Postby Dogwatcher » Thu Sep 25, 2014 11:54 am

The drinking habits of AFL supporters

As the Swans and Hawks prepare to do battle for the 2014 AFL Premiership on Saturday, footy fans far and wide will be planning their Grand Finals celebrations. More than a third (35%) of Australians 18+ watch the AFL Grand Final on TV, with many getting together with friends and family for the occasion. What better excuse to stoke up the BBQ and enjoy a social drink? But what do AFL supporters like to drink? Considering that 14 of the 18 AFL teams are sponsored by an alcohol brand or retailer, it seems an apt time to take a look at the booze preferences of AFL fans.

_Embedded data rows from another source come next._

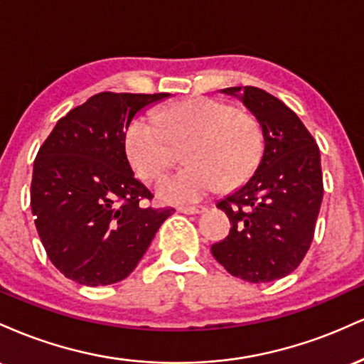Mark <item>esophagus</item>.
<instances>
[{
    "instance_id": "esophagus-1",
    "label": "esophagus",
    "mask_w": 364,
    "mask_h": 364,
    "mask_svg": "<svg viewBox=\"0 0 364 364\" xmlns=\"http://www.w3.org/2000/svg\"><path fill=\"white\" fill-rule=\"evenodd\" d=\"M181 214H190V215H195V214H202V212L207 210L205 205H193V207H179L178 208Z\"/></svg>"
}]
</instances>
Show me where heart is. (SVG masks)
I'll return each mask as SVG.
<instances>
[{
	"mask_svg": "<svg viewBox=\"0 0 364 364\" xmlns=\"http://www.w3.org/2000/svg\"><path fill=\"white\" fill-rule=\"evenodd\" d=\"M188 166L157 183L159 198L198 202L215 190L231 191L248 181L263 156L257 118L214 97L171 102L159 114H136L124 132V149L144 179H156L174 162L173 144H186Z\"/></svg>",
	"mask_w": 364,
	"mask_h": 364,
	"instance_id": "b5f03b06",
	"label": "heart"
}]
</instances>
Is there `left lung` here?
I'll list each match as a JSON object with an SVG mask.
<instances>
[{"mask_svg": "<svg viewBox=\"0 0 364 364\" xmlns=\"http://www.w3.org/2000/svg\"><path fill=\"white\" fill-rule=\"evenodd\" d=\"M263 133V156L253 176L217 202L231 220L212 255L235 277L260 284L286 277L310 248L323 181L320 150L301 119L257 87H229Z\"/></svg>", "mask_w": 364, "mask_h": 364, "instance_id": "left-lung-1", "label": "left lung"}]
</instances>
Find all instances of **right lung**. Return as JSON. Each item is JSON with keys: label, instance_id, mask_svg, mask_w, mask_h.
Segmentation results:
<instances>
[{"label": "right lung", "instance_id": "add662e5", "mask_svg": "<svg viewBox=\"0 0 364 364\" xmlns=\"http://www.w3.org/2000/svg\"><path fill=\"white\" fill-rule=\"evenodd\" d=\"M171 94L101 92L53 128L34 161L31 207L49 260L82 286L127 279L174 208L152 198L124 149L128 123Z\"/></svg>", "mask_w": 364, "mask_h": 364}]
</instances>
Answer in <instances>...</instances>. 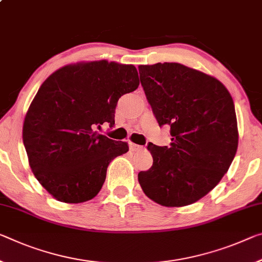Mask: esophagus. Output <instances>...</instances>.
<instances>
[{
    "mask_svg": "<svg viewBox=\"0 0 262 262\" xmlns=\"http://www.w3.org/2000/svg\"><path fill=\"white\" fill-rule=\"evenodd\" d=\"M143 147L142 146H139V144H135V143H133V142H130L129 143V149L132 151H139V150H141V149H142Z\"/></svg>",
    "mask_w": 262,
    "mask_h": 262,
    "instance_id": "obj_1",
    "label": "esophagus"
}]
</instances>
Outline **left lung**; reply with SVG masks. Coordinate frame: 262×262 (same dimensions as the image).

In the year to June 2014, supporters of most AFL teams (with the exception of Greater Western Sydney, Western Bulldogs and Port Adelaide) were more likely than the average Australian adult to have drunk alcohol in an average four weeks.

Distinguishing themselves as the AFL’s most avid rum and beer drinkers are supporters of the Brisbane Lions. Not only are they a hefty one-and-a-half times more likely than the average Aussie to drink rum in an average four weeks, but they’re also 29% more likely to drink premium/imported beer and 46% more likely to drink non-premium/imported beer in the same period. Incidentally, the Lions are sponsored by beer brand Carlton Draught.
Which AFL team’s supporters are more likely to drink which kind of alcohol?

Meanwhile, Sydney Swans fans are almost as likely as Lions supporters to drink beer in an average four weeks, and most likely of all teams’ supporters to drink liqueur. While not sponsored by a beer or liqueur brand, the Swans do count liquor retailer Cellarbrations among their sponsors.

With a taste for the good stuff, Hawthorn supporters are 55% more likely than the average Aussie (and other teams’ fans) to drink premium beer in an average four weeks.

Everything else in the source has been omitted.